I agree with you 100%. And I go further: if the company wants me to BMOD, then they can damned well pay me for the use of it. It's okay... I'll rent it to them at the going commercial rate.
Re:BYOD means I/T loses some control over it (Score:4, Insightful)
AutoCAD is the basis of an entire ecology of add-ons and workflow tools, many of which can cost ten times the basic cost of the package itself and then some. Oil refinery piping layouts, dynamic flow analysis, bill of materials, finite element analysis tools, import and export to other engineering packages, 3DMax visualisation etc. etc. Unless and until the FOSS alternatives to AutoCAD can plug in as a one-for-one replacement to that ecology then they're not going to make big inroads in the multiseat engineering/architectural world.
Re:Too bad he wasn't fired ..... (Score:2, Insightful)
Having done I.T. for over 25 years and counting now, I'm *really* getting fed up with all the authoritarian sysadmin wanna-be's who impose all sorts of rules on what people CAN'T do on a network, instead of ENABLING people to do more with the resources available.

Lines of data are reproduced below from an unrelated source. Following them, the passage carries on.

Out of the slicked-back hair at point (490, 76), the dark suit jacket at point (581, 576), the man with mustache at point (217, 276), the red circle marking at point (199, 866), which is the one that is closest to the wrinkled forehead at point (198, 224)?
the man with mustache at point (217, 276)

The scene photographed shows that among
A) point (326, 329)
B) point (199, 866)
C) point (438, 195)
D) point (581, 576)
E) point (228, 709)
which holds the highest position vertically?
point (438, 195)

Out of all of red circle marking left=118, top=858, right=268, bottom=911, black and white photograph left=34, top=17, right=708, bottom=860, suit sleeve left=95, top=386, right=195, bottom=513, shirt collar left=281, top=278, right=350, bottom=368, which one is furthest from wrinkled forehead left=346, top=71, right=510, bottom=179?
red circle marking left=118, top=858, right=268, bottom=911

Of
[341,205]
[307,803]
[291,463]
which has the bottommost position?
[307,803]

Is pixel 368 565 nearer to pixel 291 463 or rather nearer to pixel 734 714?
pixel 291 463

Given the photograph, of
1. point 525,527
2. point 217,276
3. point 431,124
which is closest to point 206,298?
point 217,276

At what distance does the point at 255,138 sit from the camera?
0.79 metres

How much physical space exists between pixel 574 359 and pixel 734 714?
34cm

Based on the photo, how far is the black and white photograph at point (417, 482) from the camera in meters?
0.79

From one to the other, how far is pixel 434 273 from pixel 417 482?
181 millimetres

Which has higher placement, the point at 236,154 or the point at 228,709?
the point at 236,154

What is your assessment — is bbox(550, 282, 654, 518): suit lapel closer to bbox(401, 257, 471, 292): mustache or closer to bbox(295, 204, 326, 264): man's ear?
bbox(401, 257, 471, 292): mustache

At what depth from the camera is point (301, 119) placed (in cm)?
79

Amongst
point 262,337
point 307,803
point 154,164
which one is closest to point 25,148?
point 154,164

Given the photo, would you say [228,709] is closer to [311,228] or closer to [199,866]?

Having done IT for over 10 years, I am really getting fed up with all the lazy and irrelevant staff that is crying about "enabling" functionality that is completely not work related and in the end just "enables" YouTube and Facebook for them - so they can hide more easily that they're not doing any useful work.
Re:BYOD means I/T loses some control over it (Score:5, Insightful)
I am sorry but people like you who have that attitude toward it are absolutely every bit as wrong as the it types who think the answer to everything should be "no".
When some gets a worm on your network and it takes the entire business offline for the better part of a day while everyone chases down and cleans the machines you will still say IT failed to do the job you refused to let them do.
When you customer list is published on wiki leaks, or near perfect copies of your flagship product trade secrets and all start coming off the boat from china you will say it did not do their, which you refused to let then do.
Yes, IT needs to help you be productive but they also need to protect you and the company, which means they can't just let you do *anyhing* any time. It's not that simple, you need to stop looking at IT as your bitch and start thinking of then as trusted advisors just like you do your legal department or your HR people.